Ela sugere algumas perguntas básicas, como “qual é o horário de trabalho do time?”, “como deve ser o comportamento para responder mensagens?”, “até que horas as mensagens são bem-vindas?”… A partir dos combinados mais simples, o gestor pode ir aprimorando de acordo com o perfil de seu time.
Segundo André Rolim, da Alcoa, as ações incentivaram os gestores a estabelecer acordos com a equipe. Anualmente, há uma conversa entre líderes e liderados para combinar a melhor rotina de trabalho para todos, de acordo com a função.
Mapear para mostrar resultados
Vale lembrar que qualquer mudança demanda tempo. “Trata-se de um processo, e nem tudo é simples. Resistências aconteceram e tivemos alguns casos de gestores que se sentiram órfãos do modelo antigo. Alguns até hoje perguntam quando vamos voltar integralmente ao escritório”, conta André.
O segredo, ele diz, é provar a efetividade do sistema atual de trabalho. “Uso muito os números para mostrar às lideranças que hoje temos mais atração e um acesso a pessoas que antes não tínhamos. Também contamos com um turnover menor e resultados mais consistentes”, diz. Em 2020, a rotatividade nas posições mais críticas era de 30%; depois, o índice caiu para 9,8%. Além disso, a companhia demorava em torno de 110 dias para preencher uma vaga técnica, e agora consegue contratar em cerca de 70 dias.
..........
Responda às perguntas abaixo com base no trecho fornecido acima, uma resposta por linha.
1. Com que frequência líderes e liderados da Alcoa conversam para combinar a melhor rotina de trabalho?
2. Qual era a rotatividade nas posições mais críticas em 2020 e para quanto caiu depois?
3. Em quantos dias a companhia preenchia uma vaga técnica antes e em quantos consegue contratar agora?
..........
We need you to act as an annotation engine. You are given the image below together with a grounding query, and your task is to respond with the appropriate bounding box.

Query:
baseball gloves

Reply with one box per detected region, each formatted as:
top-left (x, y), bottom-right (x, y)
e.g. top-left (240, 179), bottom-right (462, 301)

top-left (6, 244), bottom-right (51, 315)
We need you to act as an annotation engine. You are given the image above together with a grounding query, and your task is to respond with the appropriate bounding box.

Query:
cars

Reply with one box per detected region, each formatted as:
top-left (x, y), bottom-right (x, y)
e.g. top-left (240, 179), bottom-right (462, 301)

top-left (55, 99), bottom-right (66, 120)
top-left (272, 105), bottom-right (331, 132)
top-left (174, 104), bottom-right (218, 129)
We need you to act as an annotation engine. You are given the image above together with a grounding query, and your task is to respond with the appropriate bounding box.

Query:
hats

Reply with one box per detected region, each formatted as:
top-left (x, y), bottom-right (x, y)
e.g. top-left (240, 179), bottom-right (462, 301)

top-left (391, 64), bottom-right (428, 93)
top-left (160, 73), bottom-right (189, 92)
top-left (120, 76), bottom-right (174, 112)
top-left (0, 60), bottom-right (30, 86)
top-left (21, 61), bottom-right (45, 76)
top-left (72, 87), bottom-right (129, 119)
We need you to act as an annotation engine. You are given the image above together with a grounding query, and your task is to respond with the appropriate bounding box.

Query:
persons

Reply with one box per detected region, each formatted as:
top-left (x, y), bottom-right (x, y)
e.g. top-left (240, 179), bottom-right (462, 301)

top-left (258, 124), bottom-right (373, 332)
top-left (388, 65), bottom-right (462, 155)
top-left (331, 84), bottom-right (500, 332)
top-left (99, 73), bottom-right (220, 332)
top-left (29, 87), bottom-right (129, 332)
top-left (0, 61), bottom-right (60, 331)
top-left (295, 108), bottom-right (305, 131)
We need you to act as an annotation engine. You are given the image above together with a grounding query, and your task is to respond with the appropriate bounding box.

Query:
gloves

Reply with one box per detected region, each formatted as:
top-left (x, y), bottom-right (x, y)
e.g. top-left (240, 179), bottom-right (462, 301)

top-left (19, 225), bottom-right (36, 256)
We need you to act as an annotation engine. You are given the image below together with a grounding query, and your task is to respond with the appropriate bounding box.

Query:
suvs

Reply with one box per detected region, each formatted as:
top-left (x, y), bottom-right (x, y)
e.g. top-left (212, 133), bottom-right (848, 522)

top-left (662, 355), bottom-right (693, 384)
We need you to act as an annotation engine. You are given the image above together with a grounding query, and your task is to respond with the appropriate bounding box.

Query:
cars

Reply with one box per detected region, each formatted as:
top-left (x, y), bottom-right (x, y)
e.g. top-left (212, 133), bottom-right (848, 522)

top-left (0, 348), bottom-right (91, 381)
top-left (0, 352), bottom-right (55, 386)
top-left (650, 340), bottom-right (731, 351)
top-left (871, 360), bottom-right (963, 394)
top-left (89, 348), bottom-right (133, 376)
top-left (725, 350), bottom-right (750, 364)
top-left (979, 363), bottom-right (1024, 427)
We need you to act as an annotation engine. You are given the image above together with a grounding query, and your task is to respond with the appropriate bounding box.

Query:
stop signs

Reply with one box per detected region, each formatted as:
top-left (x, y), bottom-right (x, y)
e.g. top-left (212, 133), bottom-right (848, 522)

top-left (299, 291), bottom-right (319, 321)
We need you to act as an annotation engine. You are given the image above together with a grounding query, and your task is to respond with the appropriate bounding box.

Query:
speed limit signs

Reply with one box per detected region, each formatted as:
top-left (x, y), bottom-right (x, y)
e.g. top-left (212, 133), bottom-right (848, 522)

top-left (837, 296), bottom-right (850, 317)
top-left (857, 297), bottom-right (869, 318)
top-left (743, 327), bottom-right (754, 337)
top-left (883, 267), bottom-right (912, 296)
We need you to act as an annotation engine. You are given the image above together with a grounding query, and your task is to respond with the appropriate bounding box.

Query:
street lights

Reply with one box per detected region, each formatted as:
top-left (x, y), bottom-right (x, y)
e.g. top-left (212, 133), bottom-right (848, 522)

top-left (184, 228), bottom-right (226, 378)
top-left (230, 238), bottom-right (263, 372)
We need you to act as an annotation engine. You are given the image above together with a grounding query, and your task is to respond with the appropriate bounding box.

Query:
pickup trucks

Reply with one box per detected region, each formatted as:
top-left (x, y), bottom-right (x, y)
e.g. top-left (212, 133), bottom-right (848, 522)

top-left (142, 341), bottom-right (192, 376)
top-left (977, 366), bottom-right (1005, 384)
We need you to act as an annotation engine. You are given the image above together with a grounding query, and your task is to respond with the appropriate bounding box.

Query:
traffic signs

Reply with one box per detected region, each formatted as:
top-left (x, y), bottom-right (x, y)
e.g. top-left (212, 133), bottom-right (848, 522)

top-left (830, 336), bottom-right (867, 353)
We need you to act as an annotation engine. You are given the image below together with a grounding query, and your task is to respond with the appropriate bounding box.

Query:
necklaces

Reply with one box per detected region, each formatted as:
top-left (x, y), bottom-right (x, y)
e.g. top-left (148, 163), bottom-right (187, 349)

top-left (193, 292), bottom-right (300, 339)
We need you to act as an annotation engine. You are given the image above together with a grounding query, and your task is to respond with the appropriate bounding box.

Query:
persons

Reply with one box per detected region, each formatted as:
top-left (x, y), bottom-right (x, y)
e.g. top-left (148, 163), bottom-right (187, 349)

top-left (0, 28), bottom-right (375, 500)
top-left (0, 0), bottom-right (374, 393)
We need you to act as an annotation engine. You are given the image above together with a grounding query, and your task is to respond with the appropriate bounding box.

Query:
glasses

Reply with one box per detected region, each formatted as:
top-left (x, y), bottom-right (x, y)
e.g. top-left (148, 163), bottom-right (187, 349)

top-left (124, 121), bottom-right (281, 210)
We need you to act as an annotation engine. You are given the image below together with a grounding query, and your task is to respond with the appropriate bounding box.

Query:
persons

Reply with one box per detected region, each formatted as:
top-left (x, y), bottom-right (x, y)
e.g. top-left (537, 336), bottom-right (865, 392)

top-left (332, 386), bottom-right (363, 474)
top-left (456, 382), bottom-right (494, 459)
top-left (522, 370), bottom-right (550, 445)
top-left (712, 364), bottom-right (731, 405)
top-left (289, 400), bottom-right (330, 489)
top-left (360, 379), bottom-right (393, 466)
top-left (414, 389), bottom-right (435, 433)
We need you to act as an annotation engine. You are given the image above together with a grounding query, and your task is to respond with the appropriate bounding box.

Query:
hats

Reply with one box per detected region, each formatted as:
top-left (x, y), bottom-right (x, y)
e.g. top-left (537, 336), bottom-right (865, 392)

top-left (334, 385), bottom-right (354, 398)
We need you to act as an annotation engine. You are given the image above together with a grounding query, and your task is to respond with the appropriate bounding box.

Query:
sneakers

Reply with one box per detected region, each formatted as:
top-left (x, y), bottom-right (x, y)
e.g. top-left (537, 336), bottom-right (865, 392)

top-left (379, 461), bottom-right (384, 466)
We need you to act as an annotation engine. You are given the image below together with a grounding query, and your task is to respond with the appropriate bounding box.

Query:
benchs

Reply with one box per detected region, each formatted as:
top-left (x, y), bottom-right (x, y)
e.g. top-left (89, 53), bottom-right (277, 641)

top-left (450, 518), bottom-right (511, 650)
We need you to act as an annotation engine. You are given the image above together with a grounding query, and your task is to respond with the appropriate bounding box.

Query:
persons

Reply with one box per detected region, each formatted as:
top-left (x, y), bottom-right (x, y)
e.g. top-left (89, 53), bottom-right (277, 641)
..........
▶ **Resposta esperada**
1. Anualmente.
2. Era de 30% e caiu para 9,8%.
3. Antes levava em torno de 110 dias e agora leva cerca de 70 dias.